Under the Yoke (Под игото), subtitled A Novel About the Life of the Bulgarians on the Eve of Liberation (Роман из живота на българите в предвечерието на Освобождението) or A Romance of Bulgarian Liberty is a historical novel by Bulgarian author Ivan Vazov written from 1887 to 1888 and published in parts between 1889 and 1890 in a magazine The Collection of Folk Tales and in a single book in 1894. It is set in a small town in Central Bulgaria during the months leading up to the April Uprising in 1876 and is the most famous piece of classic Bulgarian literature. Under the Yoke has been translated into more than 30 languages. The English translation was made in 1894 by William Morfill and published by the London publishing house William Heinemann.

==Plot==
The tranquility in a Bulgarian village under Ottoman rule is only superficial: the people are quietly preparing for an uprising. The plot follows the story of Boycho Ognyanov, who, having escaped from a prison in Diarbekir, returns to the Bulgarian town of Byala Cherkva (White Church, fictional representation of Sopot) to take part in the rebellion. There he meets old friends, enemies, and the love of his life. The plot portrays the personal drama of the characters, their emotions, motives for taking part in or standing against the rebellion, betrayal and conflict.

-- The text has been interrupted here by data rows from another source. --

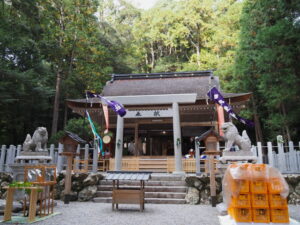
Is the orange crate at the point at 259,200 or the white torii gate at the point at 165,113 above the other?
the white torii gate at the point at 165,113

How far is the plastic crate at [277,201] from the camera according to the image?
3.87 meters

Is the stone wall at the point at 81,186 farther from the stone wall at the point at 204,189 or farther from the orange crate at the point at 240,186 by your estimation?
the orange crate at the point at 240,186

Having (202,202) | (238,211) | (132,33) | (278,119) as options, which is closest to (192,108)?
(278,119)

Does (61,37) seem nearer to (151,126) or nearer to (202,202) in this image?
(151,126)

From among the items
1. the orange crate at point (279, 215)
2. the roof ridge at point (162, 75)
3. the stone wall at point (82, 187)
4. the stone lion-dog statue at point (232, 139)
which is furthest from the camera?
the roof ridge at point (162, 75)

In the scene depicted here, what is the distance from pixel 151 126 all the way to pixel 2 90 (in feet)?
28.4

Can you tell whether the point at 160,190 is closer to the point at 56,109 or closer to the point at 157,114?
the point at 157,114

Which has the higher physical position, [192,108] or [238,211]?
[192,108]

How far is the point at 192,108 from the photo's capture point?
12.2m

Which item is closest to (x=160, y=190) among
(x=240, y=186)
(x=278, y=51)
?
(x=240, y=186)

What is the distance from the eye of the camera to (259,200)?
12.9ft

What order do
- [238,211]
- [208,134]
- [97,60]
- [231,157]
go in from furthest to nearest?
[97,60] < [208,134] < [231,157] < [238,211]

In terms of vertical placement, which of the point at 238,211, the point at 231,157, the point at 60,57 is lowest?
the point at 238,211

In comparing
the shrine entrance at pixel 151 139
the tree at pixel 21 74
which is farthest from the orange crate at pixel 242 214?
the tree at pixel 21 74
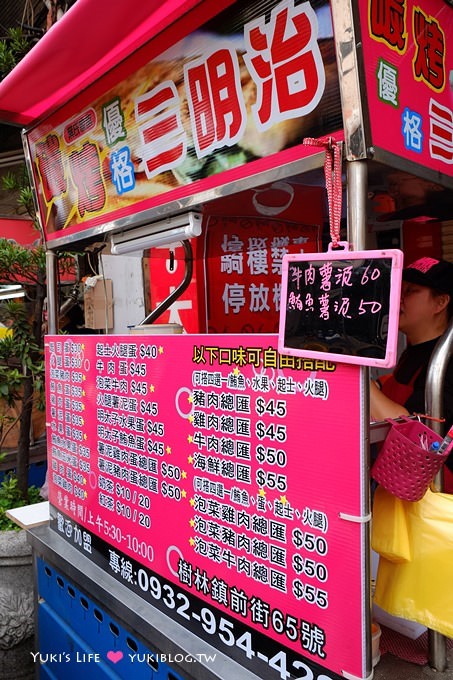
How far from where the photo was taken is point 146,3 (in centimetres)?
198

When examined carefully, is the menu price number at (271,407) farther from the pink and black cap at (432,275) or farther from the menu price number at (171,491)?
the pink and black cap at (432,275)

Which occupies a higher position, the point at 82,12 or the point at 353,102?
the point at 82,12

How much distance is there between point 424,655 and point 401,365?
118cm

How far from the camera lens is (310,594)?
157cm

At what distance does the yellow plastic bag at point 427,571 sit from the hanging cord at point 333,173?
866 millimetres

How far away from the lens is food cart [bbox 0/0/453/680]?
149 centimetres

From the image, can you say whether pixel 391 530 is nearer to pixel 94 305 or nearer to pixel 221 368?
pixel 221 368

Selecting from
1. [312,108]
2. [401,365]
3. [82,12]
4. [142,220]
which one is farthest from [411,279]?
[82,12]

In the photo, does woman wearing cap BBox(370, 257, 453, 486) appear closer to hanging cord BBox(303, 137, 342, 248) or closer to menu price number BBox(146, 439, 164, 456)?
hanging cord BBox(303, 137, 342, 248)

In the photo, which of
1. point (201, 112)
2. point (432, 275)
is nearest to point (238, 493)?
point (432, 275)

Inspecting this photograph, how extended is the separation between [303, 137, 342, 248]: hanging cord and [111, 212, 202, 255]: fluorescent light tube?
83 cm

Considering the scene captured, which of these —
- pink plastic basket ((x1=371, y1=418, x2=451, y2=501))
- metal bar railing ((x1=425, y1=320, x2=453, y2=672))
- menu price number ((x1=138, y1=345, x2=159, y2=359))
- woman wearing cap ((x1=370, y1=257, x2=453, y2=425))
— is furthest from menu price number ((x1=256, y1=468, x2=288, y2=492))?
menu price number ((x1=138, y1=345, x2=159, y2=359))

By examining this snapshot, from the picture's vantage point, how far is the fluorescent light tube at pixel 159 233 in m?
2.25

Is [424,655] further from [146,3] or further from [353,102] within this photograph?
[146,3]
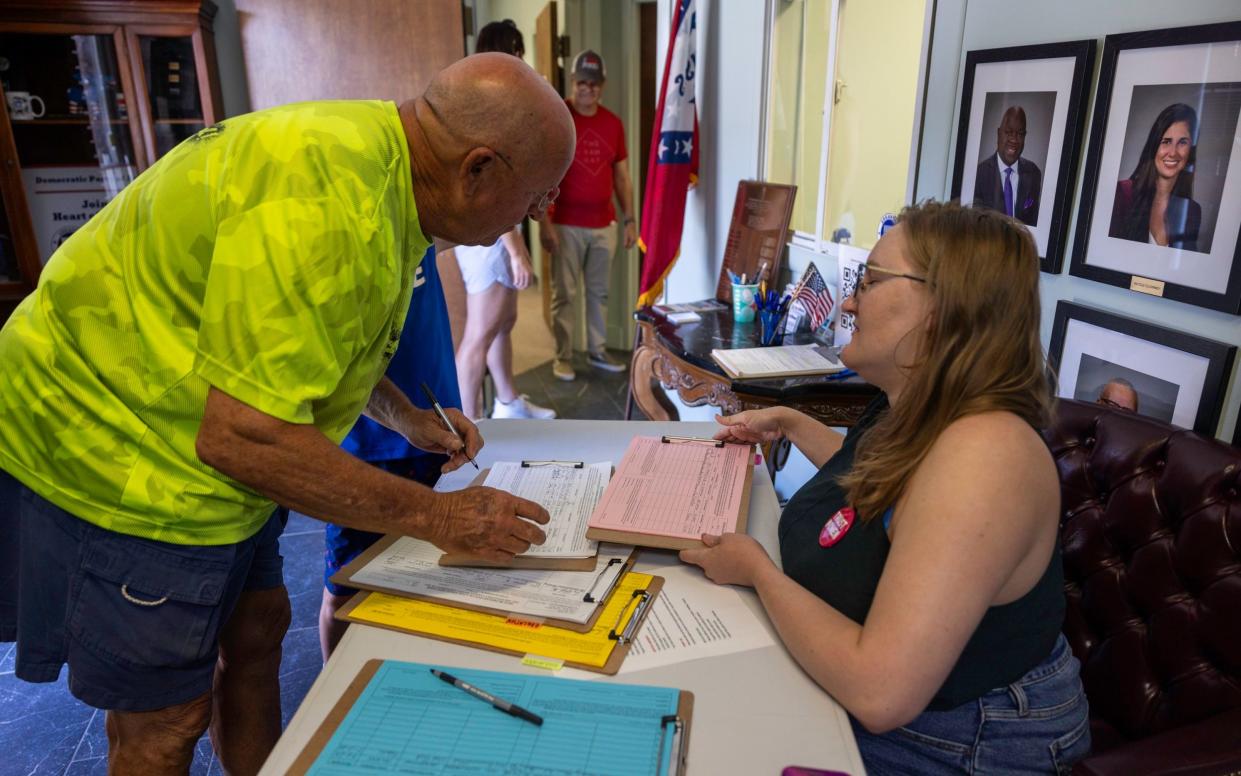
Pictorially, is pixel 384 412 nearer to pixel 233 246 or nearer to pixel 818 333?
pixel 233 246

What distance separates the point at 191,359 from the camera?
957mm

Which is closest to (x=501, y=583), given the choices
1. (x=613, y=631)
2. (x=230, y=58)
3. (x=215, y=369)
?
(x=613, y=631)

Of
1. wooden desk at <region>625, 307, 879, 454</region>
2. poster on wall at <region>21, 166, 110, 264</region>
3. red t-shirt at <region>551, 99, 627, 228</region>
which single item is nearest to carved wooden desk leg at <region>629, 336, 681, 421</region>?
wooden desk at <region>625, 307, 879, 454</region>

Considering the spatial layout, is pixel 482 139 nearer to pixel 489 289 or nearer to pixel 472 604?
pixel 472 604

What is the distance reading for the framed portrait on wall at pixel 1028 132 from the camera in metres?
1.53

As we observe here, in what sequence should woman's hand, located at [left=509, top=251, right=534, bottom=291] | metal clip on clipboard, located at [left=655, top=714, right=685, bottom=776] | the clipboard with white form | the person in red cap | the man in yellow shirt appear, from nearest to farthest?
metal clip on clipboard, located at [left=655, top=714, right=685, bottom=776]
the man in yellow shirt
the clipboard with white form
woman's hand, located at [left=509, top=251, right=534, bottom=291]
the person in red cap

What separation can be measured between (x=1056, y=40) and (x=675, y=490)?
1.22 metres

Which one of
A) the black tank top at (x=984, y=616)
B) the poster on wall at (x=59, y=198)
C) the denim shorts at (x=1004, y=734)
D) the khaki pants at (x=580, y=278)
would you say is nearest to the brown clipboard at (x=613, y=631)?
the black tank top at (x=984, y=616)

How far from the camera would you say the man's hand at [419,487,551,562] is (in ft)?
3.23

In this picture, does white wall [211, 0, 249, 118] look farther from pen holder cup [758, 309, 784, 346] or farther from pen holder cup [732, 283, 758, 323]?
pen holder cup [758, 309, 784, 346]

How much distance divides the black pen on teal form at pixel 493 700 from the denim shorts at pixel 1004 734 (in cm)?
51

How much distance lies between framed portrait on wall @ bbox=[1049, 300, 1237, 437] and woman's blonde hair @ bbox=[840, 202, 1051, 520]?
446 mm

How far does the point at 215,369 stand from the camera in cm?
86

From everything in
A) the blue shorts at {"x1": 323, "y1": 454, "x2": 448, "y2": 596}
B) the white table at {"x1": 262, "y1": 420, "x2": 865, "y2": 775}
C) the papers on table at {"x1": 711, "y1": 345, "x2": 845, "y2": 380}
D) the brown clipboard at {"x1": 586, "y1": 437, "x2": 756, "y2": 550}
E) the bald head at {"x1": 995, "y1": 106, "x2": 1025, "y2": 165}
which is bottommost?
the blue shorts at {"x1": 323, "y1": 454, "x2": 448, "y2": 596}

Historically, the April Uprising of 1876 failed due to bad organization, limited resources, and betrayal. The brutal way in which the Ottomans broke down the uprising became the pretext for the Russian-Turkish war, that brought about Bulgarian independence.

The book has many autobiographical elements: Sopot is the writer's hometown, and he did take a personal part in the uprising described.

==Reactions==
Mary C. Neuburger has described the novel's coffeehouse scenes as a "social panorama" of Ganko's kafene (small Bulgarian coffeehouse) featuring a "parade of archetypal characters from a Balkan mountain town in Ottoman Bulgaria who drink bitter coffee, ruminate, and debate, laugh and observe, within a 'dense fog of tobacco smoke'". She writes that Vazov "skillfully paints a late Ottoman landscape" leading to the April Uprising of 1876.

==Adaptation into films==
Under the Yoke has been twice adapted into films :
- 1952 : Under the Yoke (Под игото) by Dako Dakovski. Sylvie Vartan, then a seven-year little girl, plays the role of a schoolgirl under tensely patriotic end-of-year examination.
- 1990 : Under the Yoke (Под игото) by Yanko Yankov. A production in nine parts for Bulgarian television.